Octopus has been designed to minimise disk accesses by buffering frequently accessed resources in main memory. In other words, rather than making lots of short disk reads and using little main memory, octopus prefers to making few large disk reads, and use more main memory. This is beneficial for a number of reasons, especially in a cluster setting. There are essentially two resources which octopus actively buffers: read data and reference sequence. Both these can be controlled by the user:

  • --max-reference-cache-footprint (-X) controls the reference buffer size.
  • --target-read-buffer-footprint (-B) controls the read buffer size. This is not a hard limit, but for most normal samples octopus will respect this.

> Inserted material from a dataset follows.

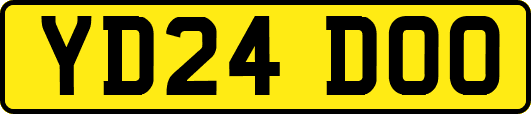 YD24DOO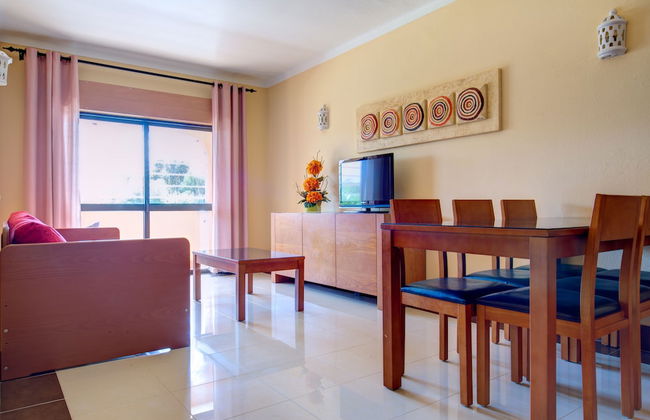 Choromar Apartments - Photo 44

Both options are specified in all the standard memory units (e.g. 500Mb, 2G, 4GB, etc). Note both buffer sizes are shared between threads, so --target-read-buffer-footprint=2Gb using two threads would mean 1GB per thread. This is important is it determines the size of thread 'jobs', and can therefore have a significant impact on throughput and overall runtime.

Other factors#

The other factors to consider when optimising memory usage are:

  • Multithreading: More threads means more memory overhead. A good starting point is to 'budget' an extra 100MB per additional thread, however, this will also depend on your data and the factors below, so some trial and error may be required.
  • Calling model: Simpler models use less memory.
  • Model setup: The parameterisation of the calling model can have a large influence on short term memory usage. For example setting --max-joint-genotypes (in the trio or population model) to a very large memory may mean requests for large memory blocks.